Sobre el final, nunca entendió cómo no sólo creía que no perdería el plebiscito de 1988, sino que él era lo mejor para el país: “Para mí, fue una sorpresa ver cómo no se daba cuenta que iba a perder, cómo no percibía el valor, el peso que tenía para el país una negociación para crear una atmósfera que fuera superior a las pasiones que hasta hoy nos tienen entrampados. Nuestra relación quedó saldada en la conversación sobre su intención de seguir gobernando. Ahí terminó.
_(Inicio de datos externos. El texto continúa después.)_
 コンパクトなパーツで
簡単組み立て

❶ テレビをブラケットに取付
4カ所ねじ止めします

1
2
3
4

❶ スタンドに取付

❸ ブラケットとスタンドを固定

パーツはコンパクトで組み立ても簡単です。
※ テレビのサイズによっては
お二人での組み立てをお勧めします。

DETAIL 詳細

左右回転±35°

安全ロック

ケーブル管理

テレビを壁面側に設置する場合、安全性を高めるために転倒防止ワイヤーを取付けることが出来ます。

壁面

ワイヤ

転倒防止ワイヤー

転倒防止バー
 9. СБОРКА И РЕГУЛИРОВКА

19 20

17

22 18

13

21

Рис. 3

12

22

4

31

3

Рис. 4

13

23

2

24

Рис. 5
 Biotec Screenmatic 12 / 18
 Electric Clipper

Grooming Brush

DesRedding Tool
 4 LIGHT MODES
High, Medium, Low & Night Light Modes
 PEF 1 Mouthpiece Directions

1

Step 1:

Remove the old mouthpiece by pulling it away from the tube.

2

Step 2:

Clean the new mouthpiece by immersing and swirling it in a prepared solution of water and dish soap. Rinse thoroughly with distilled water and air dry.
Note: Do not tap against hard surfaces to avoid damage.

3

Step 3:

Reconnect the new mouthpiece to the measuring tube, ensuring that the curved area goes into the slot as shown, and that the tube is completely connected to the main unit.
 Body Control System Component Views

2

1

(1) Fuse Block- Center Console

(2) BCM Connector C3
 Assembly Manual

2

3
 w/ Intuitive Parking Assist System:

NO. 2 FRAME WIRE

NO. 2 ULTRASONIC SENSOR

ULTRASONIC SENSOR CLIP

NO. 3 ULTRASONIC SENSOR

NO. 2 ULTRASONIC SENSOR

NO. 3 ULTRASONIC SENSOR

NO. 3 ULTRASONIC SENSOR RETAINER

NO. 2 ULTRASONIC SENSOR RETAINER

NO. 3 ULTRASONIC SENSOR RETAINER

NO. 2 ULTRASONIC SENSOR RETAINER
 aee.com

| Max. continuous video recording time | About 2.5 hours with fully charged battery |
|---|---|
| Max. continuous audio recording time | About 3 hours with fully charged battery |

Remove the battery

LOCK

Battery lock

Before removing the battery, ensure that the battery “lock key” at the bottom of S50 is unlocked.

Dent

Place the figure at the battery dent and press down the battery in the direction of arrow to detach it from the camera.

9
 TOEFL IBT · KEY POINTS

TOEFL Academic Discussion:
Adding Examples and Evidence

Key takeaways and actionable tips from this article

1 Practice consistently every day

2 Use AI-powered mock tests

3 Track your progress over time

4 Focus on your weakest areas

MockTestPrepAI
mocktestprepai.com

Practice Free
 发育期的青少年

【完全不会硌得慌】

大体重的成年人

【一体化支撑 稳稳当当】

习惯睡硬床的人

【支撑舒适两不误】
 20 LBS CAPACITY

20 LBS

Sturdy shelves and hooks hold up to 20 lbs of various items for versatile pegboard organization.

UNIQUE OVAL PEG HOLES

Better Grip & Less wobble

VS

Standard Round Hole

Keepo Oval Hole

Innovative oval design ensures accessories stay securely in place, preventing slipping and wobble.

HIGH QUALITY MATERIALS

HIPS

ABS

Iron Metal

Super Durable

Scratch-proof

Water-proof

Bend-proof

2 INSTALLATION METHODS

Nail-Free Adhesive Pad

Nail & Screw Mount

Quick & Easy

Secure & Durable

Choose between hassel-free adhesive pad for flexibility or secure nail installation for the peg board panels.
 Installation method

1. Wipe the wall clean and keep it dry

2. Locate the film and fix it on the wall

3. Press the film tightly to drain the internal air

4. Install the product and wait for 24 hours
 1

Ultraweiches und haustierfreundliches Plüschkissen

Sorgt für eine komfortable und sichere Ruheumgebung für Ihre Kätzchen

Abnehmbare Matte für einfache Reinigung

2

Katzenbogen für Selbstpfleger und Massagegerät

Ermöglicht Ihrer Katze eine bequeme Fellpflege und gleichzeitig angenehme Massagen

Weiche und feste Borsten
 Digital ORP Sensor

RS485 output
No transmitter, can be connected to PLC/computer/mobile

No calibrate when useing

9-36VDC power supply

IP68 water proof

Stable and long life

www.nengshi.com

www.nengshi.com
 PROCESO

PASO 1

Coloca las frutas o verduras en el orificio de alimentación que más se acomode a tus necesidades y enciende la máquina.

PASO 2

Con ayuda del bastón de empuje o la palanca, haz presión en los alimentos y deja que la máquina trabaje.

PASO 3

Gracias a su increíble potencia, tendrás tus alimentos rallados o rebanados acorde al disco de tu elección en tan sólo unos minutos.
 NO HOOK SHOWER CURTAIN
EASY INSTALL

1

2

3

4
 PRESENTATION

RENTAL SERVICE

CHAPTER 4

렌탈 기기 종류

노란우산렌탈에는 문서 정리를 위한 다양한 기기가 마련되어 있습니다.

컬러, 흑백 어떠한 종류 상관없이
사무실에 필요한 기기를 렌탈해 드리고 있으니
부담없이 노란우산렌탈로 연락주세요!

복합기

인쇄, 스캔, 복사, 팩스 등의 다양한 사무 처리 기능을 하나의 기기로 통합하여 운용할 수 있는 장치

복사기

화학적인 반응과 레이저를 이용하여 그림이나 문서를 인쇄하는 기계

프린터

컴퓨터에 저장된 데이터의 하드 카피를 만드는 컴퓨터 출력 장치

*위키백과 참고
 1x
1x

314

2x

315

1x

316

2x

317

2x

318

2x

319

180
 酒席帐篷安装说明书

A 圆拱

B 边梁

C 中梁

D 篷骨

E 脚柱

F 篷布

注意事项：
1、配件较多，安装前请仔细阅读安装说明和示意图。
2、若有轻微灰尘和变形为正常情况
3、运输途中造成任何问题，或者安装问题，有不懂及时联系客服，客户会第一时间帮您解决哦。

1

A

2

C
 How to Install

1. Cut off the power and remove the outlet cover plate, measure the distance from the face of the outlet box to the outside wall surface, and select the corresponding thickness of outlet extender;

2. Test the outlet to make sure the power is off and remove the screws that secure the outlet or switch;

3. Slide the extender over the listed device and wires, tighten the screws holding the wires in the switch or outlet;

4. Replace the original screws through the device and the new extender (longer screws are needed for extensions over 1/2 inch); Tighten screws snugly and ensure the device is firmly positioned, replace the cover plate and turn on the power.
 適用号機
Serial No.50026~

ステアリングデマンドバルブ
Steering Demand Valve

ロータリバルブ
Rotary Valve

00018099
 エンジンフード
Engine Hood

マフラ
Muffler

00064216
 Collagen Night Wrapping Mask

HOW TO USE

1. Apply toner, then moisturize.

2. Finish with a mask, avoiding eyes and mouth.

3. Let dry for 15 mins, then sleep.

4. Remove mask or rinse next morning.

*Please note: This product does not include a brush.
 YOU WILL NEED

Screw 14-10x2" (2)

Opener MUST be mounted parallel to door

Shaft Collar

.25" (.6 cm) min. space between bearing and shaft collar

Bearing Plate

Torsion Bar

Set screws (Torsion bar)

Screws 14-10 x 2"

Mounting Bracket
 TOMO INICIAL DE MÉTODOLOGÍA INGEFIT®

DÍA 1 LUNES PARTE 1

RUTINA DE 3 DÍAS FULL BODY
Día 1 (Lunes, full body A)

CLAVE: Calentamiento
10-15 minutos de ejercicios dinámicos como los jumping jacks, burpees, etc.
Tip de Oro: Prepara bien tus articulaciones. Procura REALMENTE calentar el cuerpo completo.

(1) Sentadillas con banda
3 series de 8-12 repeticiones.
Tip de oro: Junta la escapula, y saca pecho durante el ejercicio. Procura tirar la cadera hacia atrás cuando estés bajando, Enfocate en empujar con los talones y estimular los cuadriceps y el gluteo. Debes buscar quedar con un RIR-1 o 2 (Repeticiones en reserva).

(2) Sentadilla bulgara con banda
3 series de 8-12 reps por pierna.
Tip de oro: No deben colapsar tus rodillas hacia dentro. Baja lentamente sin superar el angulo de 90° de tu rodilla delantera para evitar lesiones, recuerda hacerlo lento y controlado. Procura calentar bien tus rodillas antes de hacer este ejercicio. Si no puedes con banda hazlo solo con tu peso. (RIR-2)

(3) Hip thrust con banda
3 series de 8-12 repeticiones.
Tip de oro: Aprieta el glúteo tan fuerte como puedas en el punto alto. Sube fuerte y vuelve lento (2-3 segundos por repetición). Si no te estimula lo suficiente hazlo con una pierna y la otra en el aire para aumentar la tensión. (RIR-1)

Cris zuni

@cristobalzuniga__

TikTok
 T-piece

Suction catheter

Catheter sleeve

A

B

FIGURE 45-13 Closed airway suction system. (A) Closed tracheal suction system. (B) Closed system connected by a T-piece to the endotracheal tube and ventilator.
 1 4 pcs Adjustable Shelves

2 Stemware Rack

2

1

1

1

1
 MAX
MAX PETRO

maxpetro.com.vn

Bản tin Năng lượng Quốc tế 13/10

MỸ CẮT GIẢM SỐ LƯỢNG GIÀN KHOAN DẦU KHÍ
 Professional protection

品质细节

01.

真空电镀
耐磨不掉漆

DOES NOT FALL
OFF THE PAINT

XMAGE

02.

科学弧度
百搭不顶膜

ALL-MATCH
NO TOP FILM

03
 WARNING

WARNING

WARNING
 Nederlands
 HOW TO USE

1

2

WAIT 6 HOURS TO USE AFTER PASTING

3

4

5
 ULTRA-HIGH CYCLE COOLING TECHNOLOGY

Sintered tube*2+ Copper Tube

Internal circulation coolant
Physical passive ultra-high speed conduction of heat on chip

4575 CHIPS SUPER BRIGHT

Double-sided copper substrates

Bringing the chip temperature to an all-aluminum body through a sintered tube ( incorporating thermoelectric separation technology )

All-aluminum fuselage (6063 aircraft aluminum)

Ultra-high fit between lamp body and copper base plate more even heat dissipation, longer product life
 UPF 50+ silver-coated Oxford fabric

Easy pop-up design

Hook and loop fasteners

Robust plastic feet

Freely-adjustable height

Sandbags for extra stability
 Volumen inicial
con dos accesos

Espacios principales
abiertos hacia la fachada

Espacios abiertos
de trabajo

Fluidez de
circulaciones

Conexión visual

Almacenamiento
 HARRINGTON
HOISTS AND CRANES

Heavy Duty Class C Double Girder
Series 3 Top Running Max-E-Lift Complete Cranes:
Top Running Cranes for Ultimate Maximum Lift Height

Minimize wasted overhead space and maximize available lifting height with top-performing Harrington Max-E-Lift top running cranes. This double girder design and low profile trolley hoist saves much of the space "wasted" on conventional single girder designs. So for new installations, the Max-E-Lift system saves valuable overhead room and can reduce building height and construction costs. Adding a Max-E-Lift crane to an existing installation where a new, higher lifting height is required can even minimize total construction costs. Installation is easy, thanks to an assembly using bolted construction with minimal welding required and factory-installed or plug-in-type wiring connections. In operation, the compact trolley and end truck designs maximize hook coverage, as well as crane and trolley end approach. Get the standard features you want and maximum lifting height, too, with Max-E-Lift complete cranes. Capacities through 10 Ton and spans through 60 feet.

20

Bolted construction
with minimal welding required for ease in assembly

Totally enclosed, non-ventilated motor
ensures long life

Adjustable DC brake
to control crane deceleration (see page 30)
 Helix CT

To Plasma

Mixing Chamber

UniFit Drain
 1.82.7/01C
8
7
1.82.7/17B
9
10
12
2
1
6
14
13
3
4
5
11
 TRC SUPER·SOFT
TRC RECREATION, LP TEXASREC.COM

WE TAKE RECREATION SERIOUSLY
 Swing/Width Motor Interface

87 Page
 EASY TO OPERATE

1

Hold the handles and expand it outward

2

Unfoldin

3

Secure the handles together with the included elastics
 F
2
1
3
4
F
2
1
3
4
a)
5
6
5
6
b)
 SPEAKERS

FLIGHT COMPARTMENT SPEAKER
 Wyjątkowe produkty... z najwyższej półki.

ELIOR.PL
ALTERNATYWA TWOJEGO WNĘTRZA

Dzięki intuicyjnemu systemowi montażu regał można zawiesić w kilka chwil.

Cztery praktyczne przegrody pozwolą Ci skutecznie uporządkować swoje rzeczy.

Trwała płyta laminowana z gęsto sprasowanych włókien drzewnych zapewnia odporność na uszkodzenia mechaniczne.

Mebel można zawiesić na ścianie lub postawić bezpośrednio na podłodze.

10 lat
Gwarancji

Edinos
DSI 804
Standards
Él me mandó una carta manuscrita en que decía: «Cada uno hace lo que más le conviene». Una amenaza (…) Nunca más lo vi como Presidente. Eso quebró nuestra amistad para siempre”.

Como Willoughby reflexionó en el epílogo de su biografía, pensando en el fallecimiento de Pinochet el 2006: “Prefirió seguir un camino incompatible para mí. Progresivamente cambió su carácter; sus intenciones se convirtieron en ambiciones y finalmente, perdió la noción entre el bien y el mal”.